The task: Transcribe verbatim the span of lines that opens with the line containing "class: Mammalia" and closes with the last line of the data below.

[Collection entries]

::::

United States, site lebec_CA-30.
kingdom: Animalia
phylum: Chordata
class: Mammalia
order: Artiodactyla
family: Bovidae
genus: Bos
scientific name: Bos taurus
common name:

::::

Answer space:
class: Mammalia
order: Artiodactyla
family: Bovidae
genus: Bos
scientific name: Bos taurus
common name:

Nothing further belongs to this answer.